▶ Goal
All of the data below must be repeated exactly.

▶ Given information
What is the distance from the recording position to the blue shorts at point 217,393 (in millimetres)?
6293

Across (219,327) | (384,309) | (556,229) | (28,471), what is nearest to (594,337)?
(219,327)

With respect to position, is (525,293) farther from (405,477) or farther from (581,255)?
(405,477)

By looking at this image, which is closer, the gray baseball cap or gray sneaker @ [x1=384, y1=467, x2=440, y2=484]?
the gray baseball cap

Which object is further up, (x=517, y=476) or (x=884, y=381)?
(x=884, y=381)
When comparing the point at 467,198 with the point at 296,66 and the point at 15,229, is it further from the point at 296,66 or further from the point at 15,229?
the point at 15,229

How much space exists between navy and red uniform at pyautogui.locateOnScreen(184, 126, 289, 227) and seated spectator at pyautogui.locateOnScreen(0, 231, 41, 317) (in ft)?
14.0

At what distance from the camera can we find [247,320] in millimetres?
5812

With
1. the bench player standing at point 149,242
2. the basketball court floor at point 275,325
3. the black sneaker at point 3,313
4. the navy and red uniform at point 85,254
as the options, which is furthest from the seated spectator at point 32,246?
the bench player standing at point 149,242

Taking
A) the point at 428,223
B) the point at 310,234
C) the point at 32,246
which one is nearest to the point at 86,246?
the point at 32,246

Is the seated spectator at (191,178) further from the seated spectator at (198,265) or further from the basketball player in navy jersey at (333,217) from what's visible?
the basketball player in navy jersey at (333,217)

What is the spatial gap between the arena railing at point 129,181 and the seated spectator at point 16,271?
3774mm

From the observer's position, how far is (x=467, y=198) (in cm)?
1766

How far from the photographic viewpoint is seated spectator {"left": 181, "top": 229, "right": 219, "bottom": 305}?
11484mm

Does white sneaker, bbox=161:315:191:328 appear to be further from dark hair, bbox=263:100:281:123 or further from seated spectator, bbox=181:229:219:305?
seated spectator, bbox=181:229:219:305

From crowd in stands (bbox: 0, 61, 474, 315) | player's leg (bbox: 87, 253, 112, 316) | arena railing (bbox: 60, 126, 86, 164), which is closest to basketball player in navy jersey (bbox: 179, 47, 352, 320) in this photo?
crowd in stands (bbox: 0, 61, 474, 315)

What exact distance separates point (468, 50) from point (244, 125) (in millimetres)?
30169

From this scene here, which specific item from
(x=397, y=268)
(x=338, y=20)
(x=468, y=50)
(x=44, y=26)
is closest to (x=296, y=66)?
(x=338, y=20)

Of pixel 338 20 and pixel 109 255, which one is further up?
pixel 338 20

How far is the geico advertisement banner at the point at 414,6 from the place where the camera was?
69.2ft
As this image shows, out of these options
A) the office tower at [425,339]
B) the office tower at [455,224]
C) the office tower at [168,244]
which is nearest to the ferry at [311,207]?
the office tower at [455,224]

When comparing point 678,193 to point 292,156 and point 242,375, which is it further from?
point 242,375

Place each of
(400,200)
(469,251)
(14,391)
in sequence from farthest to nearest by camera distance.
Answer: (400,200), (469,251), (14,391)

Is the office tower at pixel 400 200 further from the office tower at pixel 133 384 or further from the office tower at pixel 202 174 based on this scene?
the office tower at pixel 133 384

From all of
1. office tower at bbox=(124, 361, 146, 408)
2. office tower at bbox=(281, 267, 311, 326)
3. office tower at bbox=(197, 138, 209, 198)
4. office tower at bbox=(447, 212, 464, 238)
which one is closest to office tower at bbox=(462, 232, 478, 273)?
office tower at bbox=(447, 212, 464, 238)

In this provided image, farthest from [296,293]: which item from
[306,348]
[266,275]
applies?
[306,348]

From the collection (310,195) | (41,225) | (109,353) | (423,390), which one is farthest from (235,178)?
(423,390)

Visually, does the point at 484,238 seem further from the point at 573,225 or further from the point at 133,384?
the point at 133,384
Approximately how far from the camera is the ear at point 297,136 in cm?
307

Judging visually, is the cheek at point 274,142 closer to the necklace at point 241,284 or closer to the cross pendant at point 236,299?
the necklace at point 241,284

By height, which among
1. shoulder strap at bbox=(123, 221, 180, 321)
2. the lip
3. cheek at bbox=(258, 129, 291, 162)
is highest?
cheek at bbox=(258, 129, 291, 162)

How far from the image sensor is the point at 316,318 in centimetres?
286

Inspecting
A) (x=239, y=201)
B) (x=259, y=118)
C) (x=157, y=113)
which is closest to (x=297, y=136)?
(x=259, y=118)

▶ Solution to this task
What is the distance from the recording position to the blue shorts at point 217,393 (in millimetres)?
6293

Across (219,327) | (384,309) | (556,229) | (28,471), what is nearest to (594,337)?
(219,327)

With respect to position, is (525,293) farther from (405,477) or farther from (581,255)?
(405,477)

By looking at this image, which is closer, the gray baseball cap or gray sneaker @ [x1=384, y1=467, x2=440, y2=484]?
the gray baseball cap

Which object is further up, (x=517, y=476) or (x=884, y=381)?
(x=884, y=381)
When comparing the point at 467,198 with the point at 296,66 and the point at 15,229, is it further from the point at 296,66 or further from the point at 15,229?
the point at 15,229

How much space exists between navy and red uniform at pyautogui.locateOnScreen(184, 126, 289, 227) and seated spectator at pyautogui.locateOnScreen(0, 231, 41, 317) (in ft)?
14.0

At what distance from the camera can we find [247,320] in millimetres?
5812

With
1. the bench player standing at point 149,242
2. the basketball court floor at point 275,325
3. the black sneaker at point 3,313
4. the navy and red uniform at point 85,254
as the options, which is furthest from the seated spectator at point 32,246?
the bench player standing at point 149,242

Taking
A) the point at 428,223
B) the point at 310,234
C) the point at 32,246
which one is nearest to the point at 86,246?
the point at 32,246

Is the seated spectator at (191,178) further from the seated spectator at (198,265) or further from the basketball player in navy jersey at (333,217) from what's visible?
the basketball player in navy jersey at (333,217)

What is the spatial gap between the arena railing at point 129,181 and the seated spectator at point 16,271?
3774mm

From the observer's position, how far is (x=467, y=198) (in cm)?
1766

How far from the photographic viewpoint is seated spectator {"left": 181, "top": 229, "right": 219, "bottom": 305}?
11484mm

Does white sneaker, bbox=161:315:191:328 appear to be further from dark hair, bbox=263:100:281:123 or further from seated spectator, bbox=181:229:219:305?
seated spectator, bbox=181:229:219:305

From crowd in stands (bbox: 0, 61, 474, 315) | player's leg (bbox: 87, 253, 112, 316) | arena railing (bbox: 60, 126, 86, 164), which is closest to basketball player in navy jersey (bbox: 179, 47, 352, 320) in this photo?
crowd in stands (bbox: 0, 61, 474, 315)

What exact distance separates point (468, 50) from point (244, 125) (in millimetres)?
30169

From this scene here, which specific item from
(x=397, y=268)
(x=338, y=20)
(x=468, y=50)
(x=44, y=26)
is closest to (x=296, y=66)?
(x=338, y=20)

Of pixel 338 20 and pixel 109 255, which one is further up?
pixel 338 20

How far is the geico advertisement banner at the point at 414,6 from the place where the camera was?
69.2ft
As this image shows, out of these options
A) the office tower at [425,339]
B) the office tower at [455,224]
C) the office tower at [168,244]
which is nearest to the ferry at [311,207]?
the office tower at [455,224]

When comparing point 678,193 to point 292,156 and point 242,375, which is it further from?
point 242,375

Place each of
(400,200)
(469,251)
(14,391)
in sequence from farthest to nearest by camera distance.
Answer: (400,200), (469,251), (14,391)

Is the office tower at pixel 400 200 further from the office tower at pixel 133 384 or further from the office tower at pixel 202 174 based on this scene?
the office tower at pixel 133 384

From all of
1. office tower at bbox=(124, 361, 146, 408)
2. office tower at bbox=(281, 267, 311, 326)
3. office tower at bbox=(197, 138, 209, 198)
4. office tower at bbox=(447, 212, 464, 238)
which one is closest to office tower at bbox=(462, 232, 478, 273)?
office tower at bbox=(447, 212, 464, 238)

In this provided image, farthest from [296,293]: which item from
[306,348]
[266,275]
applies?
[306,348]

From the collection (310,195) | (41,225) | (109,353) | (423,390), which one is farthest from (235,178)?
(423,390)

Visually, does the point at 484,238 seem further from the point at 573,225 or further from the point at 133,384?
the point at 133,384
Approximately how far from the camera is the ear at point 297,136 in cm?
307

Judging visually, is the cheek at point 274,142 closer to the necklace at point 241,284 or closer to the cross pendant at point 236,299?
the necklace at point 241,284

By height, which among
1. shoulder strap at bbox=(123, 221, 180, 321)
2. the lip
3. cheek at bbox=(258, 129, 291, 162)
is highest?
cheek at bbox=(258, 129, 291, 162)

How far from the image sensor is the point at 316,318 in centimetres?
286

Inspecting
A) (x=239, y=201)
B) (x=259, y=118)
C) (x=157, y=113)
which is closest to (x=297, y=136)?
(x=259, y=118)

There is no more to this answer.